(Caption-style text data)

▼▼▼

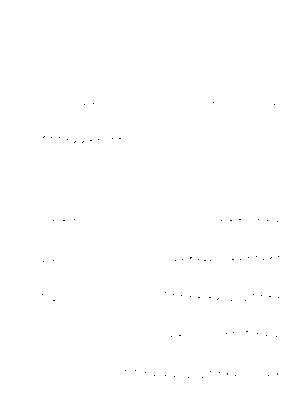 Hebii20190701eb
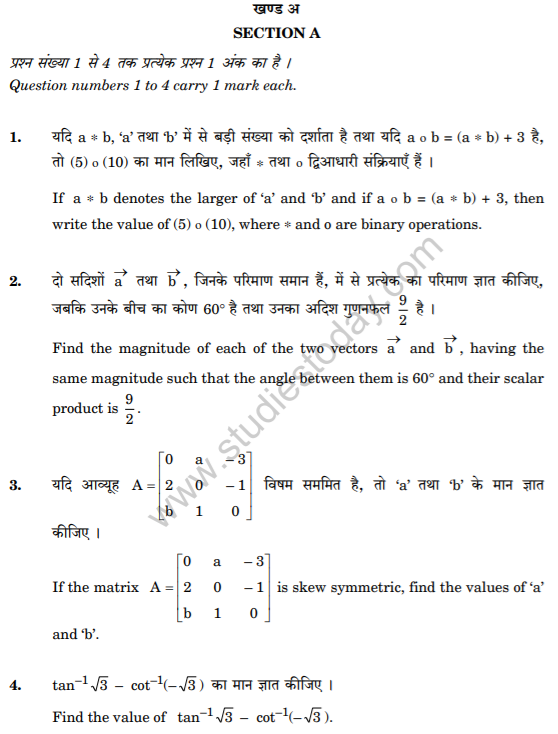 Class_12_Mathematics_Compartment_question_3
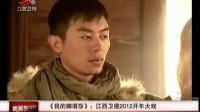 《我的娜塔莎》:江西卫视2012开年大戏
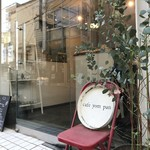 ヨムパン - 北長狭通7丁目の大好きなカフェです♪(2018.11.3)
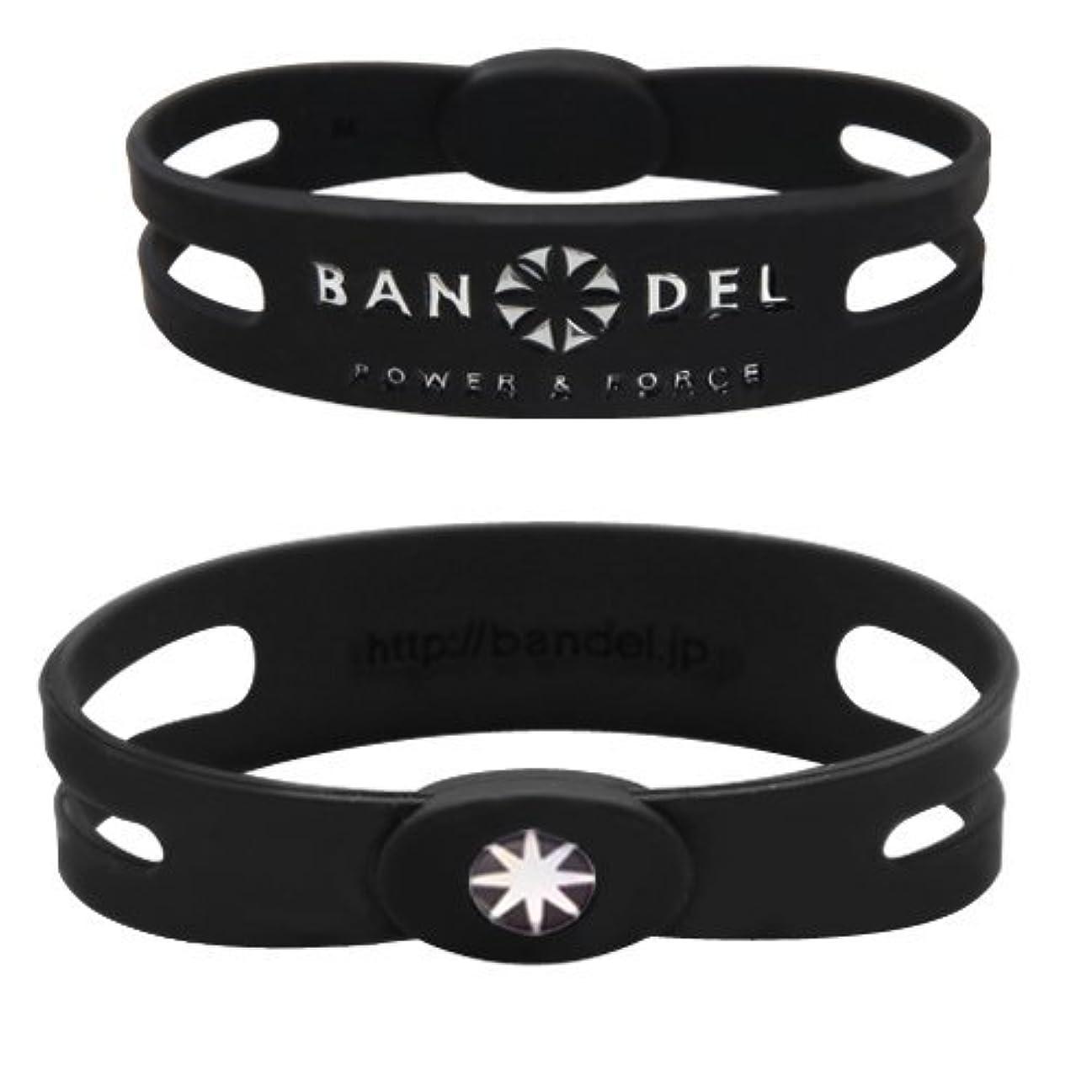 日帰り旅行に弾丸掃くバンデル(BANDEL) メタルプレート シリコンブレスレット(ブラック×シルバー)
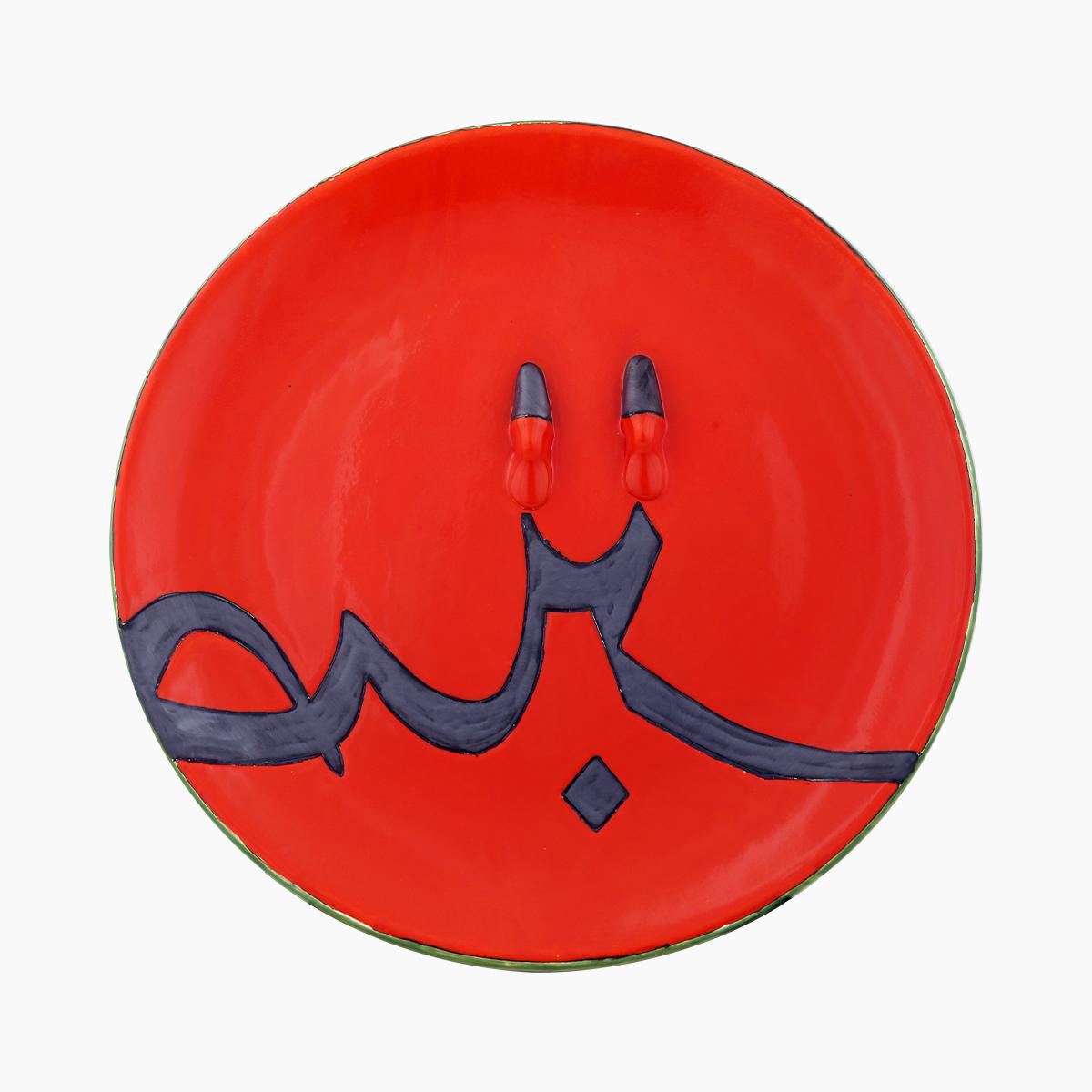Plate-31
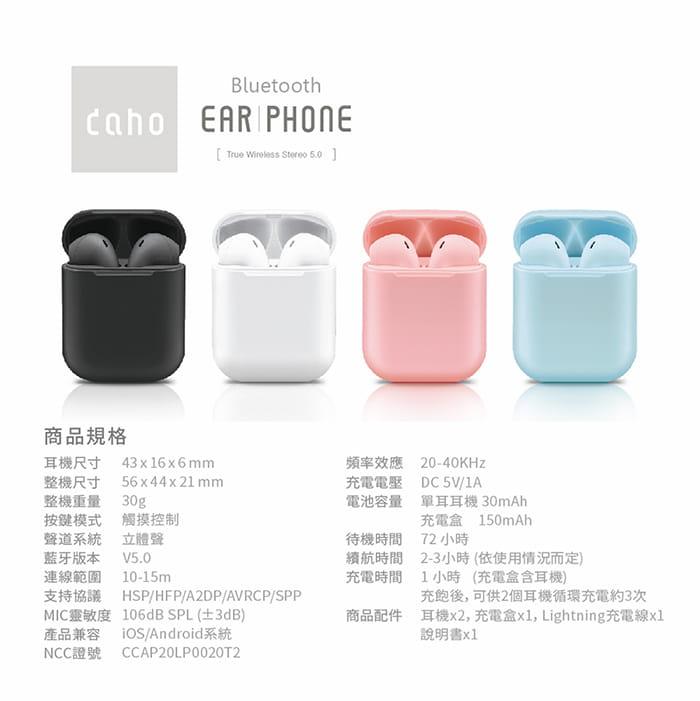 馬卡龍 藍牙5.0 真無線 觸控式藍牙耳機 10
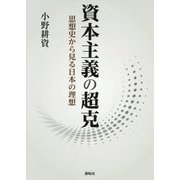 資本主義の超克―思想史から見る日本の理想 [単行本]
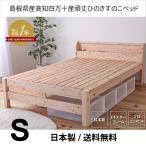 すのこベッド シングル  ひのき 頑丈 棚付 島根県産高知四万十産ヒノキのすのこベッド(TCB245-s 7024501)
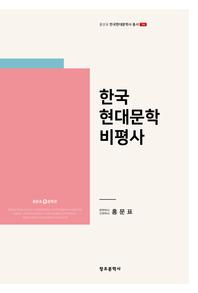 [홍문표_한국현대문학사총서_14]_한국현대문학비평사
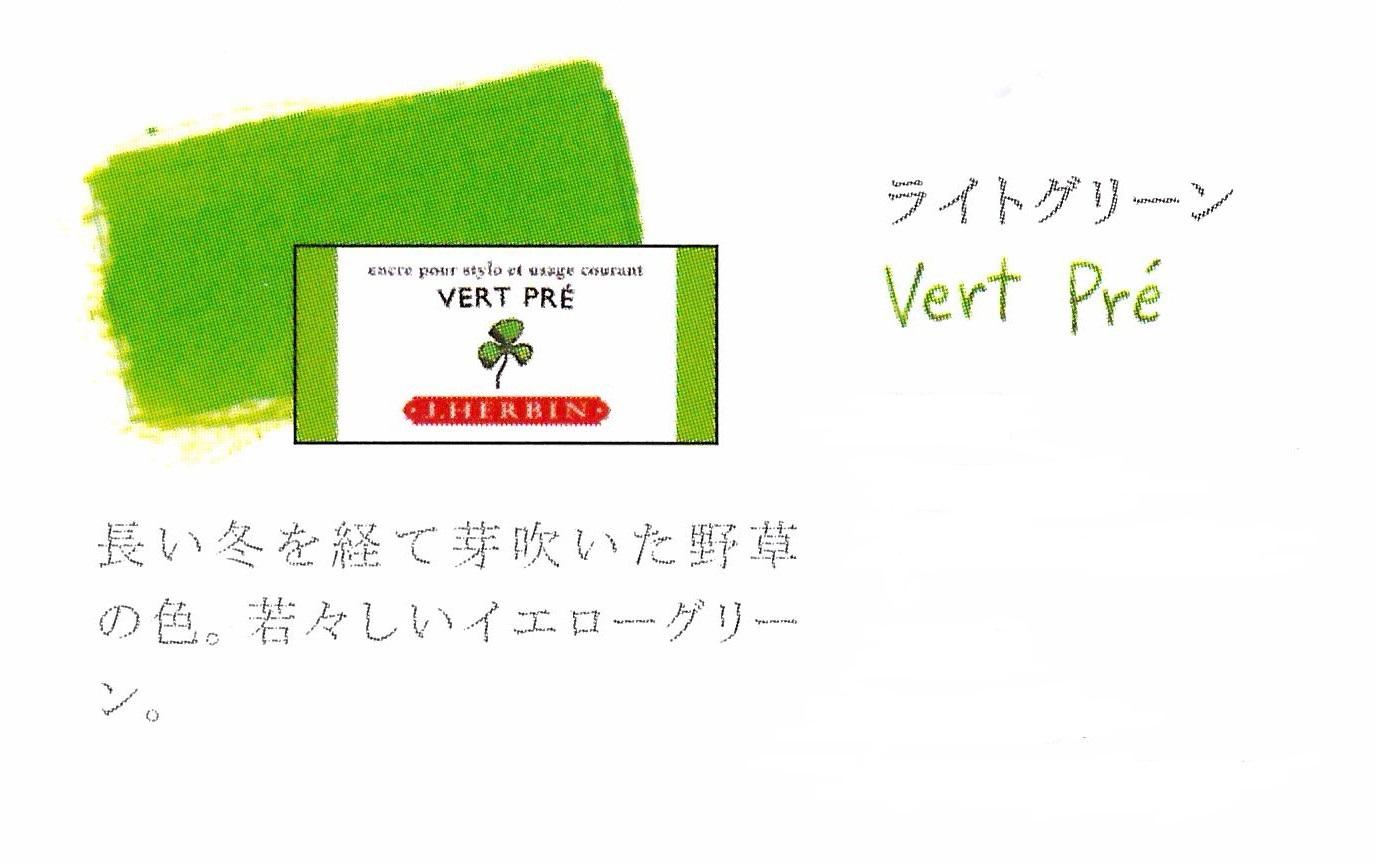 画像2: 【ネコポス△】 J.HERBIN/エルバン 万年筆用カートリッジ 6本入り ライトグリーン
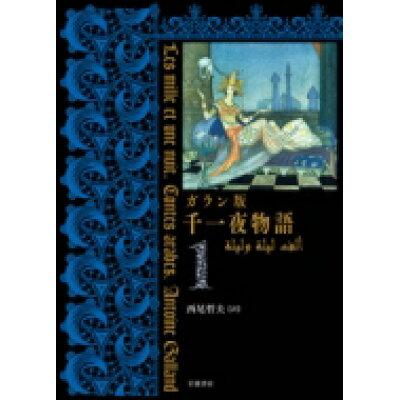 ガラン版千一夜物語  1 /岩波書店/西尾哲夫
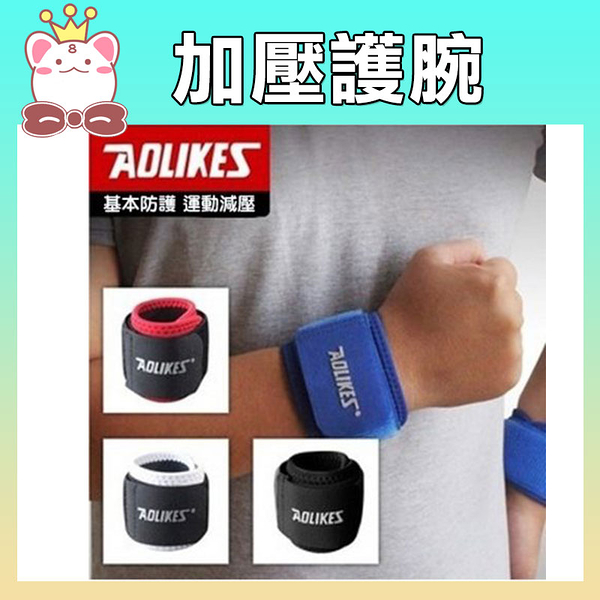 AOLIKES 運動護腕 加壓綁帶 SA7936 (購潮8)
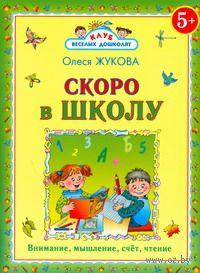 Скоро в школу. Олеся Жукова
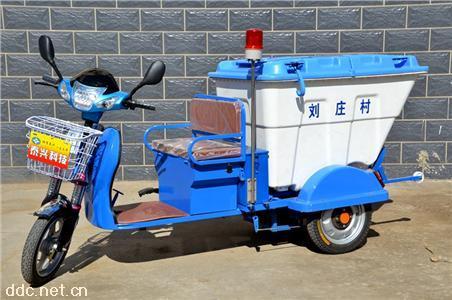 聚乙烯500L塑料箱电动三轮保洁车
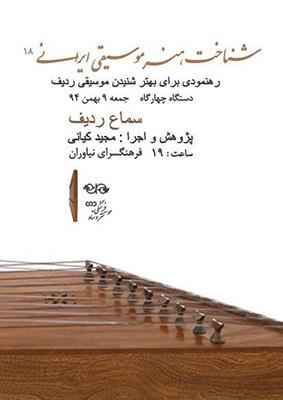 کنسرت پژوهشی مجید کیانی در فرهنگسرای نیاوران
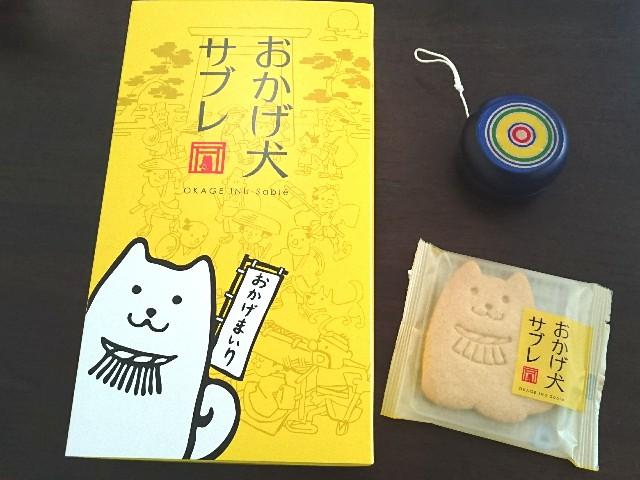f:id:suzumenohakama:20190105004106j:image
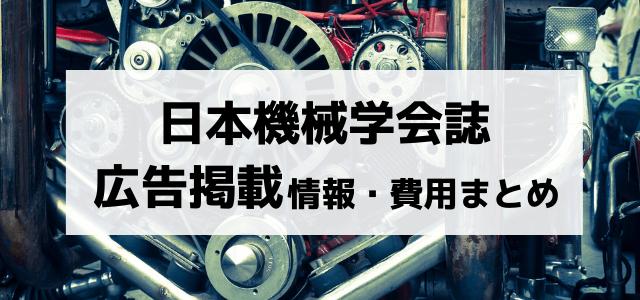 日本機械学会誌の広告掲載費用や評判・メリットを解説!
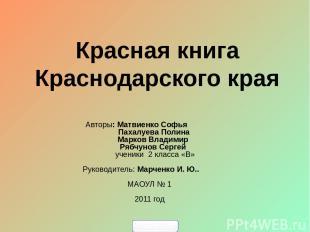 Красная книга Краснодарского края Авторы: Матвиенко Софья Пахалуева Полина Марко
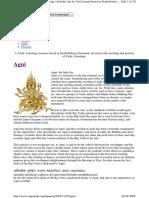 Agni - Visti Larsen.pdf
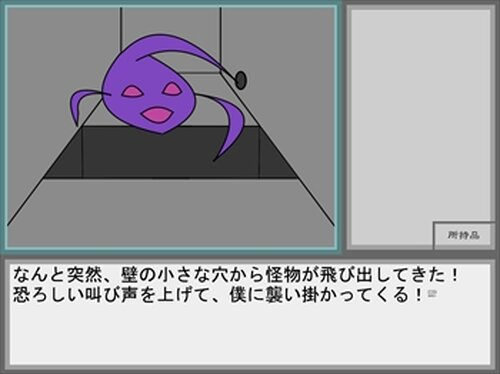 灯火の館 Game Screen Shots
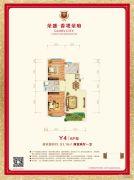 荣盛・香堤荣府2室2厅1卫93平方米户型图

▲▲▲

◆ WHAT IS EXPECTED ◆
Write each line exactly as it appears, from the line that holds "[홍문표_한국현대문학사총서_14]_한국현대문학비평사" through the closing line of the data above, and leave every picture out.

◆ TASK ANSWER ◆
 [홍문표_한국현대문학사총서_14]_한국현대문학비평사
 画像2: 【ネコポス△】 J.HERBIN/エルバン 万年筆用カートリッジ 6本入り ライトグリーン
 ガラン版千一夜物語  1 /岩波書店/西尾哲夫
 AOLIKES 運動護腕 加壓綁帶 SA7936 (購潮8)
 Скоро в школу. Олеся Жукова
 聚乙烯500L塑料箱电动三轮保洁车
 کنسرت پژوهشی مجید کیانی در فرهنگسرای نیاوران
f:id:suzumenohakama:20190105004106j:image
 日本機械学会誌の広告掲載費用や評判・メリットを解説!
 Красная книга Краснодарского края Авторы: Матвиенко Софья Пахалуева Полина Марко
 Agni - Visti Larsen.pdf
 灯火の館 Game Screen Shots
 荣盛・香堤荣府2室2厅1卫93平方米户型图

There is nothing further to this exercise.